By Alix Kroeger
BBC News, Maasbommel, the Netherlands
The Dutch have found a new way to cope with excess water
Small and densely populated, the Netherlands is one of the countries most at risk from climate change and rising sea levels.
But in one village in the south of the country, they are trying out a new way of living with an increased risk of floods.
A small ferry shuttles back and forth from one bank of the River Maas to the other. This is the only way of reaching Maasbommel, in Gelderland province, from the south.
The landscape is saturated with water, criss-crossed by rivers and the network of dykes which are supposed to protect the area from flooding.
But the dykes are not always enough. In 1993 and again in 1995, floods forced tens of thousands of people to leave their homes.
Rising sea levels
Now, with climate change, floods are likely to be more frequent and more severe.

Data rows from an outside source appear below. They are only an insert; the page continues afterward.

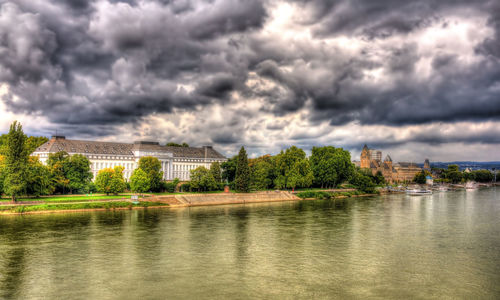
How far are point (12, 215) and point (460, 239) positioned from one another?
53565 mm

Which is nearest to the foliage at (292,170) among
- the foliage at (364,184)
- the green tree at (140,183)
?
the foliage at (364,184)

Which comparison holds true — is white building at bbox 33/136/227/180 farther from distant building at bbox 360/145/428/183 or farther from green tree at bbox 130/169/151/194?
distant building at bbox 360/145/428/183

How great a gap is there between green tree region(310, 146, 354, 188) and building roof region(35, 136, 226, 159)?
3500 centimetres

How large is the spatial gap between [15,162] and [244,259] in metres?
42.4

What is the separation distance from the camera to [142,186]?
67312 mm

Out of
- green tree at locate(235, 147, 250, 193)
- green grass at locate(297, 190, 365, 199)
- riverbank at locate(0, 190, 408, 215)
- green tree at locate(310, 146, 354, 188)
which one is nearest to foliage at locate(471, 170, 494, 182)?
green tree at locate(310, 146, 354, 188)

Dutch scientists predict a rise in sea levels of up to 110cm (43 inches) by the year 2100.
At the same time, there is growing pressure on land. The Dutch government estimates 500,000 new homes will be needed in the next two decades.
Most of the land suitable for conventional building has already been snapped up. So Dutch housebuilders are experimenting with new solutions.

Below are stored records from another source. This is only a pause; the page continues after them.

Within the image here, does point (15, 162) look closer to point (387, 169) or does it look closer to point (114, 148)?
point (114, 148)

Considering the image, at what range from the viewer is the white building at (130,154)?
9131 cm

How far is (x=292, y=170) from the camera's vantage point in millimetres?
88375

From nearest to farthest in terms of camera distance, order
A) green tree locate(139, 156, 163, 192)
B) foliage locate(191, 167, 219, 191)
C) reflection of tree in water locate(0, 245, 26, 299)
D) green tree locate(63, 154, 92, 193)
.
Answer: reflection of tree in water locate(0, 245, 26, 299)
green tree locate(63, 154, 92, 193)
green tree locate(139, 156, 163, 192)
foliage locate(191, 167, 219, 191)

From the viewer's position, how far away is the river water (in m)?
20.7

A row of amphibious houses lines the waterfront at Maasbommel, panelled in blue, yellow and green. They have a hollow concrete cube at the base to give them buoyancy.
A vertical pile keeps them anchored to the land.
The houses' new occupants say they barely notice the floods
Electricity and water are pumped in through flexible pipes. In all, the houses can withstand a rise in the water table of up to four metres (13ft).
"We are trying to develop new types of more sustainable buildings which have no adverse impacts on the environment," says Chris Zevenbergen of Dura Vermeer, the company which developed the floating houses.
At a starting price of 260,000 euros (£180,000 or $310,000), the houses are not a cheap option. But Mr Zevenbergen says demand is high.
"We have to make our first steps," he says. "It's a long process, but the transition to a more flood-resilient country is a prerequisite in the near future."
The houses have attracted international attention. Officials from New Orleans, which was devastated by flooding in August 2005, have visited Maasbommel to see how the floating houses work.
Cees Westdijk and his wife bought one of the houses because they wanted to live near the water. They hardly notice it when the area floods, he says.
The new homes moored to the shore present a tranquil picture
"You can build it very big, you can build it small, but I think for a lot of countries with the same problems as here, it is a good solution," he says.
He does caution that the floating houses are no replacement for conventional flood defences, including the dykes, a crucial failing in New Orleans.
But while the floating houses may be radical enough for some, others think the Netherlands should go much further.
Pressure on land
Frits Schoute runs a sustainable development project called Ecoboot. In collaboration with engineering and architecture students, mainly from Delft Technical University, he is working on pilot projects to build whole cities at sea.
He believes the coming shortages of land, energy and water will increase the pressure to find innovative solutions.
"Our traditional way of just fighting the sea with dykes has to give way to alternatives, like going with the water," Mr Schoute predicts.
The floating city is a long-term project, he admits. But the houses at Maasbommel are a good first step.
"(Change) should come from the bottom up, not just from the top down," he says.
"If you also have the support of the government, realising how necessary it is to find alternatives for mankind, then sometime it will happen."
Perhaps not surprisingly, Chris Zevenbergen believes the floating houses have a bright future.
"We have many deltas in the world which have problems with competing land claims for economic activity," he explains.
"So when you can create a community which coexists with water, then you have a very sustainable solution."